То, что я хотел в кратких чертах сказать на этих страницах о его творчестве, — лишь беглые заметки музыканта, прошедшего рядом с Николаем Яковлевичем большую часть своей жизни и безгранично любящего и его самого, и его замечательную музыку.

Мясковский прежде всего музыкант–мыслитель (это отмечалось уже многими). Но сколько вместе с тем в его музыке и темпераментной горячности, и волевого напора, и лирических прозрений. Не могу не отметить черту, роднящую его с Бетховеном, которого он глубоко ценил до последних дней своей жизни. Эта черта — тщательное вынашивание и отработка тематического материала своих сочинений. Сочетая в себе редкий конструктивно–композиционный (музыкально–архитектонический) дар с поистине беспредельной контрапунктической фантазией, он виртуозно владел всеми приёмами развития и разработки музыкального материала, никогда, за редкими исключениями, не возводя этого в самоцель.
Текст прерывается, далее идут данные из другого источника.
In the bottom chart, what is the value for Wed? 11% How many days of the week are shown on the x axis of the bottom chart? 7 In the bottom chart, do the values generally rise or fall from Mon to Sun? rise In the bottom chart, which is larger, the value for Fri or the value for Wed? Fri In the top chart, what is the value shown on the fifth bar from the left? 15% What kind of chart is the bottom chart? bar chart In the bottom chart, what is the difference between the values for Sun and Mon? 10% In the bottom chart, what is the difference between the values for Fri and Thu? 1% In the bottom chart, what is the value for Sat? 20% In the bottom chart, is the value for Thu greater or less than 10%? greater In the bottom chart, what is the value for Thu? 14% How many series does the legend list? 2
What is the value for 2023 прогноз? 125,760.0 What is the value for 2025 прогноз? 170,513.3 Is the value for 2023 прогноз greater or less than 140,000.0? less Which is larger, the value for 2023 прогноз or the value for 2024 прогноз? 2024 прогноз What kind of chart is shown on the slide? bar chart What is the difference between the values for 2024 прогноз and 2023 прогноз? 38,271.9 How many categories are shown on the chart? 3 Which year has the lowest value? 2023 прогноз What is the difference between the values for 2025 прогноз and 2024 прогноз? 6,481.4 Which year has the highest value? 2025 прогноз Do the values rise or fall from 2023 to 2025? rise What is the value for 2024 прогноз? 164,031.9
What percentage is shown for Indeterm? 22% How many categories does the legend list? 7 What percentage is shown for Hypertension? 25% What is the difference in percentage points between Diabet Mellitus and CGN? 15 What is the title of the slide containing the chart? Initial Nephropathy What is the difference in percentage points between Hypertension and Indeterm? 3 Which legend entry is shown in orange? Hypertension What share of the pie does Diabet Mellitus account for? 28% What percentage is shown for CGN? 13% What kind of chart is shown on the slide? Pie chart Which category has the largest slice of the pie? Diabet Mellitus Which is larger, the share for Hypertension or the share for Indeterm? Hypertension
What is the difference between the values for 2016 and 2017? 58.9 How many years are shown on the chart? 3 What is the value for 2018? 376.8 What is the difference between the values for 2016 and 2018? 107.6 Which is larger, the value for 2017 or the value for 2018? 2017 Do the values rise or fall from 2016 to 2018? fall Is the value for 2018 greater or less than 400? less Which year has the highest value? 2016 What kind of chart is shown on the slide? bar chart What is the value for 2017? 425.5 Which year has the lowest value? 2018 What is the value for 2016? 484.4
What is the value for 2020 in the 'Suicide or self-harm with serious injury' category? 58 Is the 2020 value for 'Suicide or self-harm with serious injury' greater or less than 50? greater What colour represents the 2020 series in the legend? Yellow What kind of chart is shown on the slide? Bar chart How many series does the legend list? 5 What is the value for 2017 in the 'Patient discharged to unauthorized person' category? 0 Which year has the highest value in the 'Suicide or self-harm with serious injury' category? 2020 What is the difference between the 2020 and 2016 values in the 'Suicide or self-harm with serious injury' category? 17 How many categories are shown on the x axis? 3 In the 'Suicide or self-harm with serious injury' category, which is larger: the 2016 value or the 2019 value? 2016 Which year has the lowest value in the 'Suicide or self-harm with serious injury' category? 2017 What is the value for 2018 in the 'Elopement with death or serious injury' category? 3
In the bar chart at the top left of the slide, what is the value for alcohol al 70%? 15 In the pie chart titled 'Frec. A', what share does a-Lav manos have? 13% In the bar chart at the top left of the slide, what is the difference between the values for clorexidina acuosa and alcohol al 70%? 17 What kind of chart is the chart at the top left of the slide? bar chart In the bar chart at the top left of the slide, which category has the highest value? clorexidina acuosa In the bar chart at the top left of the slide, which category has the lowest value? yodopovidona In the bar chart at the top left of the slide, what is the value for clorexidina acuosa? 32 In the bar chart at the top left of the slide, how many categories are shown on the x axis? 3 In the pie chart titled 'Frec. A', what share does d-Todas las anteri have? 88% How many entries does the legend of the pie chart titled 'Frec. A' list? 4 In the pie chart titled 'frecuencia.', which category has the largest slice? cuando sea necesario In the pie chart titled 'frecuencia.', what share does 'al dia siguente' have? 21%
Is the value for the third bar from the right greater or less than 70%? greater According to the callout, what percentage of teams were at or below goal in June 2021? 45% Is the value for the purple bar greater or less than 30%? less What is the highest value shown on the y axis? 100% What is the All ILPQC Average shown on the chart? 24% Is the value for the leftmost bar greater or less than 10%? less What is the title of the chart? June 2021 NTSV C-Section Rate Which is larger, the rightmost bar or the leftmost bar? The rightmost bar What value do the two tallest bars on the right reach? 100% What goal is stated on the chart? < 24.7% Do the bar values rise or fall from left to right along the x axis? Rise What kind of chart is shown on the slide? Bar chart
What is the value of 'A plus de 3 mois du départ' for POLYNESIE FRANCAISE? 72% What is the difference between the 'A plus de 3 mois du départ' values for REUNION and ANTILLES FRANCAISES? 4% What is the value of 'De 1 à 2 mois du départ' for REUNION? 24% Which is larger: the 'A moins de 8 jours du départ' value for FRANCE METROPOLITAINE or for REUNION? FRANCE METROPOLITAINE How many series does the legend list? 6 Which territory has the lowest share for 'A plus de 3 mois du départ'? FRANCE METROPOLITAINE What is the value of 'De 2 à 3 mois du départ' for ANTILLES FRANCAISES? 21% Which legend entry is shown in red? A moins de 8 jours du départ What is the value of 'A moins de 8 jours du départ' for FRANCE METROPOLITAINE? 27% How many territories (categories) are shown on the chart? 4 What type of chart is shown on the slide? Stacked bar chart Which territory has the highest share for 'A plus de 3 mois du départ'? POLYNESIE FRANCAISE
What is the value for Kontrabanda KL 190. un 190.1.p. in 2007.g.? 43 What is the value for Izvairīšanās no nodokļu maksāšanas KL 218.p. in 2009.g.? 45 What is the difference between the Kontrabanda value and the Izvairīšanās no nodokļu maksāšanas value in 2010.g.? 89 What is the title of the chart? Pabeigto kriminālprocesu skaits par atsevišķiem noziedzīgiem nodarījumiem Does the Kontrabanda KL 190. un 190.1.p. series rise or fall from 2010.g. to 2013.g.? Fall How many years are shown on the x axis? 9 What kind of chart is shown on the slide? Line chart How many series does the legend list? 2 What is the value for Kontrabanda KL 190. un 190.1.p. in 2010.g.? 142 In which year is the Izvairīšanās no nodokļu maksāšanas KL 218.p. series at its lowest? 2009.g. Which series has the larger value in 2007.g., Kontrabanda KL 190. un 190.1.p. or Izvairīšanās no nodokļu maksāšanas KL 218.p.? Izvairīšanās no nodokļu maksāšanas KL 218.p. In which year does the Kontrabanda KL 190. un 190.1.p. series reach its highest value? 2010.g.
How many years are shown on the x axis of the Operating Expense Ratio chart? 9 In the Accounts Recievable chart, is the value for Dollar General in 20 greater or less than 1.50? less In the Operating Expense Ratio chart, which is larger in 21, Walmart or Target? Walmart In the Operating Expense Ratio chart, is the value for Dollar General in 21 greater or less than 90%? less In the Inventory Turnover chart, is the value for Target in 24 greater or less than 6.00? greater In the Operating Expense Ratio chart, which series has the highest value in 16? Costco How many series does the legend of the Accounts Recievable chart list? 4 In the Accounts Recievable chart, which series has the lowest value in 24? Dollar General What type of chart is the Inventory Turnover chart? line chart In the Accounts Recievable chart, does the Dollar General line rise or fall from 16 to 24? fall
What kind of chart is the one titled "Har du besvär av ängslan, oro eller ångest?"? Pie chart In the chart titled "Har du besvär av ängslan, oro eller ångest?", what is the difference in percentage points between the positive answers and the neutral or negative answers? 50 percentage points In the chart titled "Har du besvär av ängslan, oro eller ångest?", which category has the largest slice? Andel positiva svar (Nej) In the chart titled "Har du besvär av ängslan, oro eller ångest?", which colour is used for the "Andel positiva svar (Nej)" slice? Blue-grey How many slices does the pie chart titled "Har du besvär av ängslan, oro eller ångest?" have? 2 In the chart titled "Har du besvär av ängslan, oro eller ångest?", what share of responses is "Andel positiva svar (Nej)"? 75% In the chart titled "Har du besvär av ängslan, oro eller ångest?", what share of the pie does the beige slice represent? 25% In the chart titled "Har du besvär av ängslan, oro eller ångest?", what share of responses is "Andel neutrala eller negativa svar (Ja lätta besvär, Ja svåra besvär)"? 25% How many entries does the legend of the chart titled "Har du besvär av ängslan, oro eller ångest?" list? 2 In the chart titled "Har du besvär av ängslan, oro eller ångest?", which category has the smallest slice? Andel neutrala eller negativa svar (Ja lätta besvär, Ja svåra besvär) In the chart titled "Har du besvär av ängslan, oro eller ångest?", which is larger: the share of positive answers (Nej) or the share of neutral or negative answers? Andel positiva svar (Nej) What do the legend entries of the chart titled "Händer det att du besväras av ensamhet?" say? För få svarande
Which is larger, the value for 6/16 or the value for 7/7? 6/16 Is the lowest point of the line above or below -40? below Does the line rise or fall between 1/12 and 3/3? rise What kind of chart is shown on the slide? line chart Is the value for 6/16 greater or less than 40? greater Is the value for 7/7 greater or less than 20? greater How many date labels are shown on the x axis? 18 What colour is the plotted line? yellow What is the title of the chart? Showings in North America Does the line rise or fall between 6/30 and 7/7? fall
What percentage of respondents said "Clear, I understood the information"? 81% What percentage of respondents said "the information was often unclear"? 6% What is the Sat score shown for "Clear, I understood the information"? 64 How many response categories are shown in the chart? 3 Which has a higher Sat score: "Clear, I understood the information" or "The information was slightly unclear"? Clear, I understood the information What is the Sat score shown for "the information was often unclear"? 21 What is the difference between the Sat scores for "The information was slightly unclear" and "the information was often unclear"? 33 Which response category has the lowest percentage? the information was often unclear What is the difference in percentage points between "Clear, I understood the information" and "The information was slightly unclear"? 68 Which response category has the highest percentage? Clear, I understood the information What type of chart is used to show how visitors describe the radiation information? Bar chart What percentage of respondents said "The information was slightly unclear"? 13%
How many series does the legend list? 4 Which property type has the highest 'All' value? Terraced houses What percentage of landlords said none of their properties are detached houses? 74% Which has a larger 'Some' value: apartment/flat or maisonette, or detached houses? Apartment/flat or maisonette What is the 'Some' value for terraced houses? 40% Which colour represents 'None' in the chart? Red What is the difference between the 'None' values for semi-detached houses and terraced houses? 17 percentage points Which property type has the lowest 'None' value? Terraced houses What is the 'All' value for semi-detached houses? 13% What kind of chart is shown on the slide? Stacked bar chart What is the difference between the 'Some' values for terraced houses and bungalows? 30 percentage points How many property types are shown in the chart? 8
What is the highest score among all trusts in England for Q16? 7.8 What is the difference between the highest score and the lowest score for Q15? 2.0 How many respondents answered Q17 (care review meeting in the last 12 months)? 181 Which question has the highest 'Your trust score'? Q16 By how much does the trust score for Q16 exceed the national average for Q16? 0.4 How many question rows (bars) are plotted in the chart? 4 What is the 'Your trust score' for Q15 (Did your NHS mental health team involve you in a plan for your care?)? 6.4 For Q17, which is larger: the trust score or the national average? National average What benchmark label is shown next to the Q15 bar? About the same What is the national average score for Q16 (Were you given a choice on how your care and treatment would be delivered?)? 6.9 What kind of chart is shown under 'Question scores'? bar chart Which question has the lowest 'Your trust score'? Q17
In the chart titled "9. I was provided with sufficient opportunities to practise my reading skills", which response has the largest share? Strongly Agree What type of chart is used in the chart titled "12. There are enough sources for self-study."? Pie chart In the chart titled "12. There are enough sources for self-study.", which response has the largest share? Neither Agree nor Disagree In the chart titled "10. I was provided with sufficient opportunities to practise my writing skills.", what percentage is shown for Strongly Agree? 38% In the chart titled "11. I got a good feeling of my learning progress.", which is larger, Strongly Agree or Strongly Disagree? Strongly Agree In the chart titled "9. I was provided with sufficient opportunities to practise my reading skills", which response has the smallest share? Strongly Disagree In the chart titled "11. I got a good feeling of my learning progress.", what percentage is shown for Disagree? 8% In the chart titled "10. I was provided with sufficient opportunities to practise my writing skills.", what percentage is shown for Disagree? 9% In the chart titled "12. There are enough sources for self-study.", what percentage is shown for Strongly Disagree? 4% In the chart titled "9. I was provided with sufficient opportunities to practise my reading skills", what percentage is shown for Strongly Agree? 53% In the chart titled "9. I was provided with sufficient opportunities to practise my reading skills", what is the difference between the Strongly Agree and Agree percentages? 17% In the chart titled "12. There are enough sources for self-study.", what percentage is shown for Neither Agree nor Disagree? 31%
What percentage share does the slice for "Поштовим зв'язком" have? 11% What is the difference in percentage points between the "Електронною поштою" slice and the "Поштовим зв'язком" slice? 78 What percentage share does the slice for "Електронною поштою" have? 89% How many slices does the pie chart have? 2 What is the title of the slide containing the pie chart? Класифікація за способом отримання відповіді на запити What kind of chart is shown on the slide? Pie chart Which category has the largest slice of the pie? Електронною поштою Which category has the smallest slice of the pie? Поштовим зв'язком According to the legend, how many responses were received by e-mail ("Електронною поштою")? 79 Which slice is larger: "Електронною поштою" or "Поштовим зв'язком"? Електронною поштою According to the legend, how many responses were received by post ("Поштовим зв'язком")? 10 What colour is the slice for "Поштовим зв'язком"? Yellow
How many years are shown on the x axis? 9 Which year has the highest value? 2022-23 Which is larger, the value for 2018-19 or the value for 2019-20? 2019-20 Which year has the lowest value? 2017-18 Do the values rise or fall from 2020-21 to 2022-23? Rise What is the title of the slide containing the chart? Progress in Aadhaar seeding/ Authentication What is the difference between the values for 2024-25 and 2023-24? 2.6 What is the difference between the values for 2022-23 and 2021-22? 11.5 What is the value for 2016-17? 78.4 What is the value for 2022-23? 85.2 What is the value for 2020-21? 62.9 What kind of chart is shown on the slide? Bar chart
Много совершенно нового и самобытного внесено Мясковским в построение и композиционные приёмы сонатно–симфонического цикла, а также в конструкцию, динамику и композиционную технику сонатной формы. Всё это, в сочетании с благородством и великолепной возвышенностью всего строя его музыки, лишённой какой бы то ни было погони за модой, за внешним блеском и пышностью звучания, заметно отличает его от большинства крупнейших композиторов второй четверти XX столетия. Вряд ли случайно, что именно в симфониях Мясковского воплотились и нашли дальнейшее развитие многие лучшие черты русского и западноевропейского симфонизма.

Необходимо отметить также, как широко раздвинуты Мясковским жанровые возможности симфонического цикла, — от трагизма его ранних симфоний (Третья и Шестая), через отображение различных сторон нашей советской жизни (в Пятнадцатой, Шестнадцатой, Семнадцатой) к мудрой просветлённости Двадцать первой, Двадцать пятой, Двадцать шестой и Двадцать седьмой симфоний.

Вклад, сделанный Мясковским в русскую и советскую музыкальную культуру, столь огромен и своеобразен, что понадобятся ещё долгие годы, чтобы ориентироваться в его музыкальном и литературном наследии и дать себе отчёт в том, насколько велика и плодотворна его роль в общем течении русской и советской музыкальной жизни.

В своих наиболее значительных произведениях, написанных с присущей ему глубиной и благородством музыкальных устремлений, Мясковский по праву занял достойное место среди лучших представителей русского и мирового симфонизма.